= Rancho La Jota =

Mexican land grant

Rancho La Jota was a 4454 acre Mexican land grant in present-day Napa County, California, given in 1843 by Governor Manuel Micheltorena to George C. Yount. La Jota means "the letter J" in Spanish, but the meaning of the name has been a cause of speculation. However, the Rutherford Family has always understood "J" as being the initial for Jorge, the Spanish form of the name George.

==History==
Through the influence of Mariano Guadalupe Vallejo, George C. Yount received the two square league Rancho Caymus in 1836, and became the first American settler in the Napa Valley. In 1843 he received the one square league Rancho La Jota on Howell Mountain to the north of Rancho Caymus. Yount planned to construct a sawmill on the mountaintop land.

With the cession of California to the United States following the Mexican-American War, the 1848 Treaty of Guadalupe Hidalgo provided that the land grants would be honored. As required by the Land Act of 1851, a claim for Rancho La Jota was filed with the Public Land Commission in 1852. The Land Commission rejected Yount's claim, but the United States District Court reversed the decision. The Rancho La Jota grant was patented to George C. Yount in 1857.

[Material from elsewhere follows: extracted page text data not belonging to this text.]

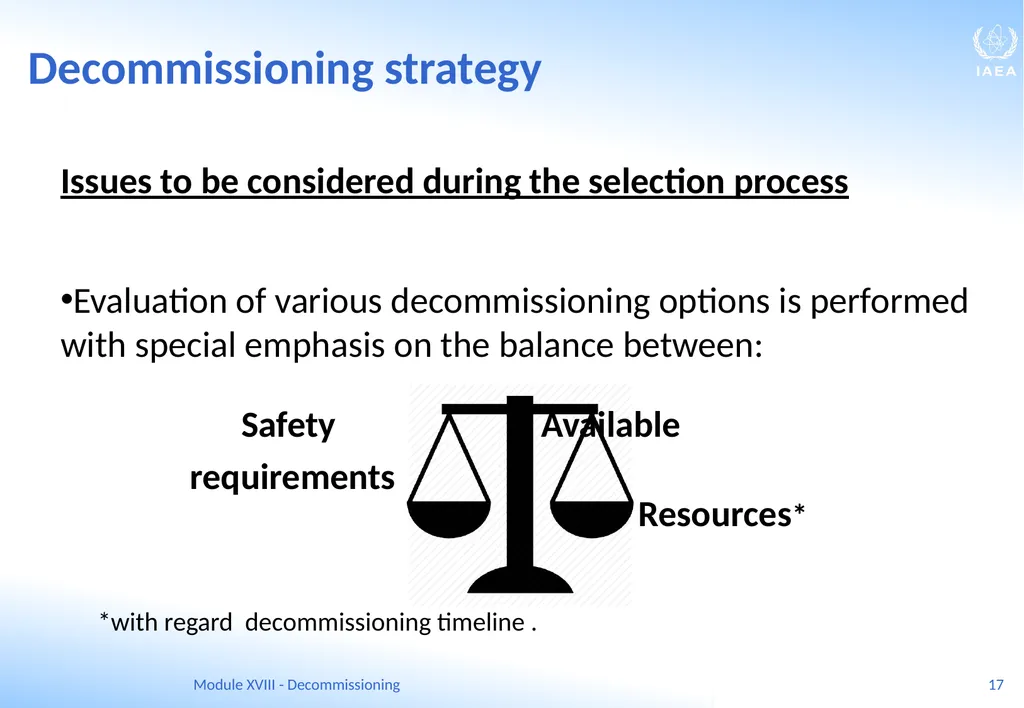 Decommissioning strategy

IAEA

Issues to be considered during the selection process

•Evaluation of various decommissioning options is performed with special emphasis on the balance between:

Safety requirements

Available Resources*

*with regard  decommissioning timeline .

Module XVIII - Decommissioning

17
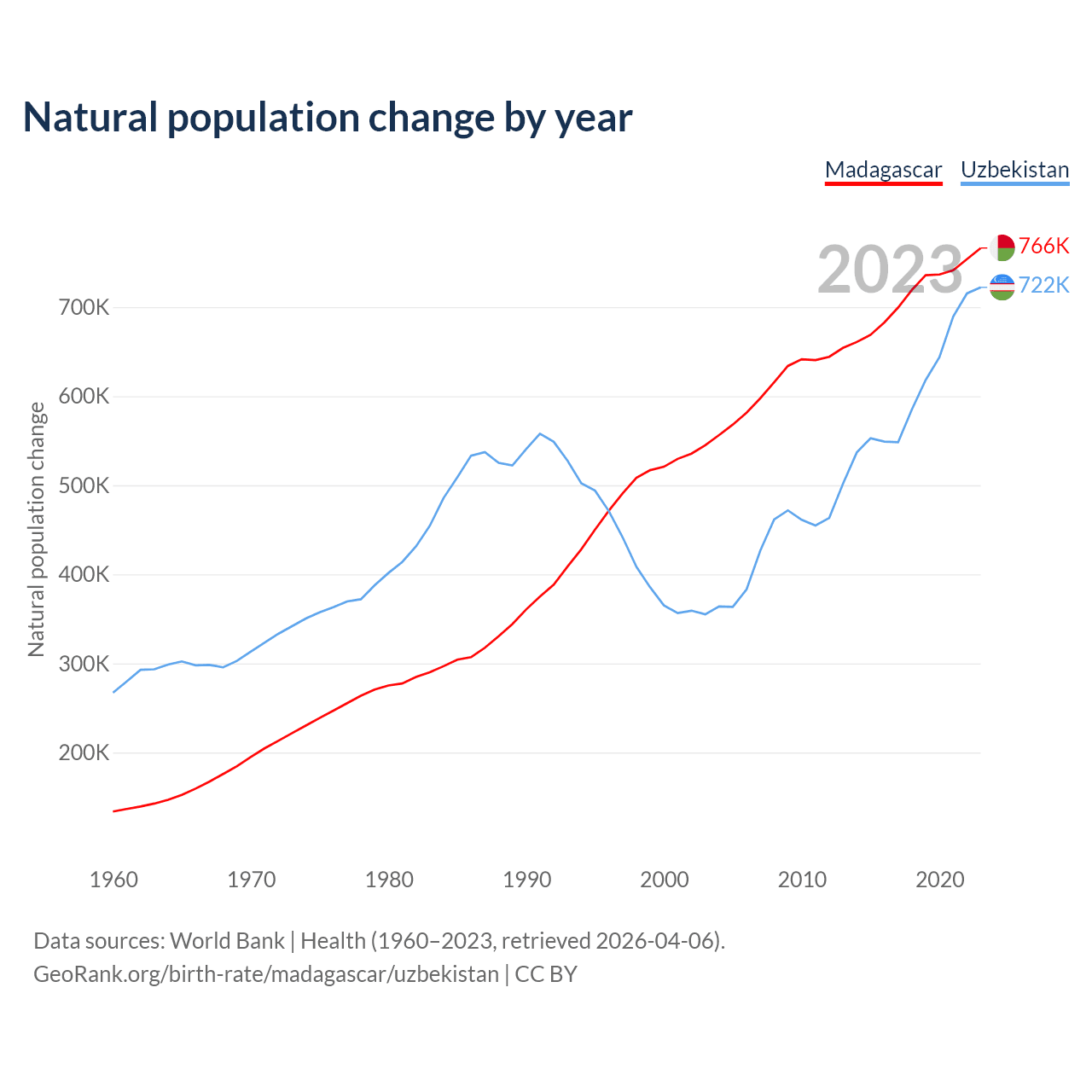 Natural population change by year

Madagascar Uzbekistan

2023

766K

722K

Natural population change

700K
600K
500K
400K
300K
200K

1960 1970 1980 1990 2000 2010 2020

Data sources: World Bank | Health (1960–2023, retrieved 2026-04-06).
GeoRank.org/birth-rate/madagascar/uzbekistan | CC BY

Edwin Angwin, in 1875, purchased 200 acre and established the Angwin Resort. By the 1900s, Edwin owned almost 1600 acre. The community of Angwin is named after him. In 1909, Angwin sold the property to the Seventh-day Adventist Church, who established Pacific Union College on the site.

==Historic sites of the Rancho==
- La Jota Vineyard, a winery built in 1898 from the local volcanic rock by Frederick Hess. Hess, the publisher of the German-language California Demokrat in San Francisco, purchased 327 acre of Rancho La Jota.

In 1975, Bill Smith bought part of Rancho La Jota, including the old stone winery from the late 1800s, and started La Jota Vineyard Company. There, he replanted the vineyards that were torn out during Prohibition and started making stellar Cabernets until the year 2000.